Excerpted data:

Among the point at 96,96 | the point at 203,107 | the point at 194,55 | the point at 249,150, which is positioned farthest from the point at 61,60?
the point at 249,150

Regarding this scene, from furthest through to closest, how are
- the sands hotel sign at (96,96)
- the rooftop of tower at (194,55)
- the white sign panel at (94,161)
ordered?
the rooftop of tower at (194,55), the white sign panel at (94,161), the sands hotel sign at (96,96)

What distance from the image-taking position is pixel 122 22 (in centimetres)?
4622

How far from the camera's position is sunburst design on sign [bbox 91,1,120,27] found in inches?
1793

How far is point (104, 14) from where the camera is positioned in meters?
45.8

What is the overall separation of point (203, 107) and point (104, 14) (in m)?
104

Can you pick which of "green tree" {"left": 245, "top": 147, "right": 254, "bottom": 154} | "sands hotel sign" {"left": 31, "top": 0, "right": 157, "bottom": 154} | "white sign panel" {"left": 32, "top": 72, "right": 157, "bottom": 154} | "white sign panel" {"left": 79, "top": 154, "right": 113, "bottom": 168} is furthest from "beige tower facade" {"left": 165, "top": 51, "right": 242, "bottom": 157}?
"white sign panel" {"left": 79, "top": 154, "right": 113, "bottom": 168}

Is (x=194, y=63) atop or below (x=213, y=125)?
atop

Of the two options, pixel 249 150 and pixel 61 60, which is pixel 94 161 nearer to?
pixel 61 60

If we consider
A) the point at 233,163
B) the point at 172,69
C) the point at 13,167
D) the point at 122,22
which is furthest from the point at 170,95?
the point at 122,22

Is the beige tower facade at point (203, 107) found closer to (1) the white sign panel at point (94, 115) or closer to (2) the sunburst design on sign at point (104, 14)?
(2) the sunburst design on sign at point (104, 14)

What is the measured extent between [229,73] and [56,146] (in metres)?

To be done:
In the listing, swap "furthest" for "farthest" and reproduce the lines with nothing else altered, beginning at the line that has "Regarding this scene, from" and stopping after the line that has "the rooftop of tower at (194,55), the".

Result of this exercise:
Regarding this scene, from farthest through to closest, how are
- the sands hotel sign at (96,96)
- the rooftop of tower at (194,55)
- the white sign panel at (94,161)
ordered?
the rooftop of tower at (194,55), the white sign panel at (94,161), the sands hotel sign at (96,96)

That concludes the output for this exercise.